In the post about a possible "Nation of California," which church body is the writer's faith community part of?
··· Selected excerpt
Let me be clear right off: This 2-post series is mostly whimsical.  I’m going to indulge my imaginative side. But I’ll interweave some fascinating California (my home state) events with important thinking from a spiritual perspective.  Since I have more new readers recently, first, my spiritual “location”:

I’m a somewhat begrudging “member” of institutional Christianity… of a very progressive sort (having been more traditional/conservative about 45 of my 67 years).  I almost identify more with the “spiritual but not religious” sentiment.  But I know well the positive power of the Christian tradition and of faith communities so I am involved in one.  It is part of the United Church of Christ (Congregational… a progressive branch of a line of churches going way back to the independence-minded folks of America’s founding, who’d departed from the Anglican fellowship and sought “congregational” governance rather than a church hierarchy).

Now, as to a “Nation of California”, with Brexit underway, why not Calexit? Yes, that’s already a term… I’m not inventing it!  A good number of Californians are serious about seeing if California can become its own nation.  I clearly am biased, but just on the merits of being a potentially good nation and neighbor to the remaining 49 states of America and the rest of the world, I think we can and perhaps should imagine prospects and explore the idea. (Not that I’m actually for it, at least at this point, nor do I think Californians are likely to be! But the way things have been lately, that could change.)
······
··· Extracted data
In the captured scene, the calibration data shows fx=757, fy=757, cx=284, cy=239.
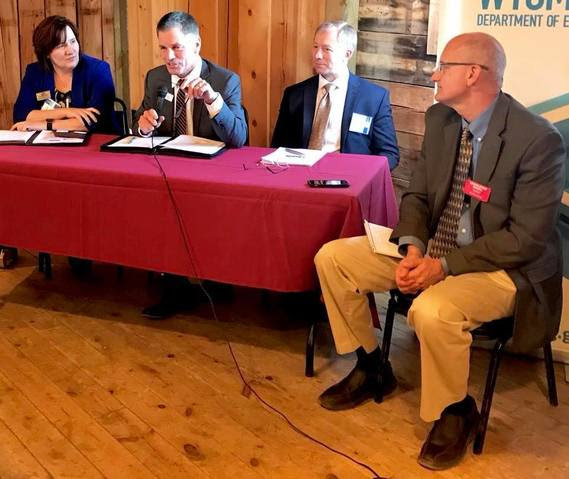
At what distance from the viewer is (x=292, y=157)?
2.80 m

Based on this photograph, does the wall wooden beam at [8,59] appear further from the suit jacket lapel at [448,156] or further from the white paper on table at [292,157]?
the suit jacket lapel at [448,156]

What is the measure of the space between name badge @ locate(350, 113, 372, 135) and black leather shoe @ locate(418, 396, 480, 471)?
1355 mm

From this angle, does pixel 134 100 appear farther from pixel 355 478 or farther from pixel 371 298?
······
_Task response_.
The United Church of Christ.